Mac OS Classic e Macintosh, la rivoluzione degli anni 80

Il logo del sistema operativo Mac OS Classic.

Il Macintosh fu il primo computer ad avere un grande successo commerciale, dovuto principalmente alla sua facilità d’uso rispetto ad altri computer dell’epoca, tutto questo grazie all’avvento di un’innovativa interfaccia grafica, corredata da icone, finestre e menù, il tutto congiunto all’utilizzo del mouse come strumento di interazione con l’interfaccia grafica stessa, definendo il concetto di scrivania (desktop) virtuale.

Infatti Apple impiegò grandi risorse nello studio dell’interazione uomo-macchina dimostrando al contempo che il paradigma WIMP  (Windows, Icon, Menu, Pointer) rendeva l’utilizzo di PC accessibile anche a neofiti e non più solo a professionisti che fossero addetti del settore dell’informatica.

Questa rivoluzione nel modo di approcciarsi all’informatica iniziò il 24 gennaio 1984, con la presentazione del primo Macintosh, il 128k, al costo di 2.500$, accompagnato da un’ottima campagna pubblicitaria. Il sistema operativo che lo animava aveva il nome poco fantasioso di System 1 che tuttavia fu presto cambiato in Mac OS (Macintosh Operating System).

Steve Jobs fotografato insieme a tre Macintosh 128k.

Steve Jobs fotografato insieme a tre Macintosh 128k.

Tuttavia, nel 1985, Steve Jobs, uno dei due fondatori della Apple e la mente dietro il Macintosh, si allontanò dalla società insieme a cinque ex dipendenti Apple, fondando una nuova start up , la NeXT. Dopo tre anni di lavoro (1988) venne presentato il “NeXT cube”, una potentissima workstation che utilizzava un nuovo sistema operativo chiamato NeXTStep.

Nel frattempo alla Apple i lavori su Mac OS continuarono e proprio nel 1988 fu aggiunto il supporto ai monitor a colori ed una nuova tecnologia in grado di estendere le capacità grafiche, il QuickDraw, anche se solo due anni dopo (1990) Mac OS diventa un sistema stabile e completo, soprattutto grazie alle numerose ottimizzazioni del kernel ed una migliore gestione dei driver delle periferiche.

Negli anni a seguire, però, le cose per la Apple iniziarono a complicarsi notevolmente.
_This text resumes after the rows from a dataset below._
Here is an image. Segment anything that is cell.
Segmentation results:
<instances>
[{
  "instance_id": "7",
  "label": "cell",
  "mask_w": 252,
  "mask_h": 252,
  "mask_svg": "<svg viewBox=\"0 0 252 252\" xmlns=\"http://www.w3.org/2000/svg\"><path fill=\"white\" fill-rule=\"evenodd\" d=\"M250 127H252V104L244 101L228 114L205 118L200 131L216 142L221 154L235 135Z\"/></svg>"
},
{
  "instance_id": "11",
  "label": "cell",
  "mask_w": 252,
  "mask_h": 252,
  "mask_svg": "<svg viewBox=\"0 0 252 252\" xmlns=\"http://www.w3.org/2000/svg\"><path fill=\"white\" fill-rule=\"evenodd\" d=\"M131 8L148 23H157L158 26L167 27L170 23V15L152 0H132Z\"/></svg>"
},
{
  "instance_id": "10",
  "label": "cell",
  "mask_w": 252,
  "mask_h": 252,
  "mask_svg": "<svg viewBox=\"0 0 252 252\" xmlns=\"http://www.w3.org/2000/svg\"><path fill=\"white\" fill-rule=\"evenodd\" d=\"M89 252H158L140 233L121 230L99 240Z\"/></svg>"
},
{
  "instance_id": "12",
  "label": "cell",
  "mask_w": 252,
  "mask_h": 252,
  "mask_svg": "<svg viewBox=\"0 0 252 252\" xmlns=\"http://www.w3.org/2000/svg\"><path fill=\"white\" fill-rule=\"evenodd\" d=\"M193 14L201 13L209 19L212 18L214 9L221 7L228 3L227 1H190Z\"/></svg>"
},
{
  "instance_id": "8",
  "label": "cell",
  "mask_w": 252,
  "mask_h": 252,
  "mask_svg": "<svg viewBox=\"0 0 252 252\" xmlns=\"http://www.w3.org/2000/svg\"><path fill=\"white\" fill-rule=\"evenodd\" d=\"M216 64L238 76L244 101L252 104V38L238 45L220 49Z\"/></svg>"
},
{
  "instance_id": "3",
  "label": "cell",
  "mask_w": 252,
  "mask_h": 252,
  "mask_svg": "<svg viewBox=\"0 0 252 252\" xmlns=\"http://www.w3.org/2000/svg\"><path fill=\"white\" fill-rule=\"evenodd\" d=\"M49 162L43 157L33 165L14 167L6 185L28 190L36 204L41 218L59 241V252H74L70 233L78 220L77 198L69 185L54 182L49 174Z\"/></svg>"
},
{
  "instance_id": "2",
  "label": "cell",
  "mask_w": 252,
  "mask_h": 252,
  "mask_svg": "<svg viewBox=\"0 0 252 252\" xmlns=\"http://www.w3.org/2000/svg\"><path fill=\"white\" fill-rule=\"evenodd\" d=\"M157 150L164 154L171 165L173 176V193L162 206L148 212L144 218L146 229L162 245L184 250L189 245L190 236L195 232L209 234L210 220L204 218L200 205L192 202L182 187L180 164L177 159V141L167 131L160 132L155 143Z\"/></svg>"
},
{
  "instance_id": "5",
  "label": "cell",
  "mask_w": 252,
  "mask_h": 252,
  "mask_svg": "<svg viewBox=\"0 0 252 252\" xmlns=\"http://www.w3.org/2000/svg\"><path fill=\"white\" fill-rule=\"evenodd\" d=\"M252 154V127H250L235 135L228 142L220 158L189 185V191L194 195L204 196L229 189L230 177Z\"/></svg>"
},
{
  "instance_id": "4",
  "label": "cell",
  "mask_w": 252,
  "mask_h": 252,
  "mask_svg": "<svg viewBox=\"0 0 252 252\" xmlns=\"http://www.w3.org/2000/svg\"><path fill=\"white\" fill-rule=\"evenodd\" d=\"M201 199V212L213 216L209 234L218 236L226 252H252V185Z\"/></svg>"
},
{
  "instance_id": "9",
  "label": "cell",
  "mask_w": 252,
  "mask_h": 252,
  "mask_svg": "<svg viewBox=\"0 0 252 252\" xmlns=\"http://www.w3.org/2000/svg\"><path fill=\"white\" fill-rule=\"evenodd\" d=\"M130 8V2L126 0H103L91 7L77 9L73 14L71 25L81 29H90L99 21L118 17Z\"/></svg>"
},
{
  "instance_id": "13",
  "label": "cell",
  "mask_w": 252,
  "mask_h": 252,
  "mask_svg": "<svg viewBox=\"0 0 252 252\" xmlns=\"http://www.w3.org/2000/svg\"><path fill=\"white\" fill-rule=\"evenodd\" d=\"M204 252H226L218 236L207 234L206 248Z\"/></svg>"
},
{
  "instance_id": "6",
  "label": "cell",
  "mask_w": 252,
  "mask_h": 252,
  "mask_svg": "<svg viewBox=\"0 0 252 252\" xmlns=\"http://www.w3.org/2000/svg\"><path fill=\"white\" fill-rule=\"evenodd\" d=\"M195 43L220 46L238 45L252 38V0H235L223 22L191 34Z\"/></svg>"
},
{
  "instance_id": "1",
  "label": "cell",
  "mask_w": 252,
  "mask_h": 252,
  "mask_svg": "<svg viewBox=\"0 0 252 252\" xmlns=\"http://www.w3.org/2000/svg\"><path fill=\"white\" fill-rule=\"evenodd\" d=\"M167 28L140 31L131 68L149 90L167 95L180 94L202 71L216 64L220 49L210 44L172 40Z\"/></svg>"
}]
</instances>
Il logo della società Next, fondata da Steve Jobs.

Il logo della società Next, fondata da Steve Jobs.

Il Mac OS non è più l’unico OS semplice ed intuitivo presente sul mercato ma si deve confrontare con Windows , sistema operativo sviluppato dalla Microsoft che si diffuse rapidamente e si affermò definitivamente tra gli utilizzatori di PC, in particolare con Windows 95. Ciò che rese Windows così appetibile rispetto all’OS di Cupertino fu il prezzo molto più abbordabile di quest’ultimo a fronte di una grafica innovativa e più moderna e funzionalità inedite, come il tasto start, la shell grafica Explorer (o Gestione risorse) e la taskbar (o barra delle applicazioni).

Tutto ciò spinse la Apple a realizzare un nuovo OS per contrastare l’avanzata di Microsoft , che tuttavia si rivelò un disastro. Da Pink OS a Copland, tutti sistemi operativi cancellati, la Apple si ritrova per le mani un sistema operativo oramai strutturalmente limitato e dotato di un’interfaccia grafica obsoleta.

Per questo motivo all’inizio del 1997 la NeXT venne acquistata dalla Apple proprio per poter usare il suo sistema operativo per i nuovi Macintosh. Subito iniziarono i lavori su Rhapsody, ciò che poi diventerà Mac OS X (Ten). Fondamentale è che le applicazioni scritte per OS 9 dovranno essere completamente compatibili con OS 10, almeno nell’immediato futuro.

Dal momento del rilascio di Mac OS X, tutte le versioni antecedenti a quest’ultimo prenderanno il nome di Mac OS Classic.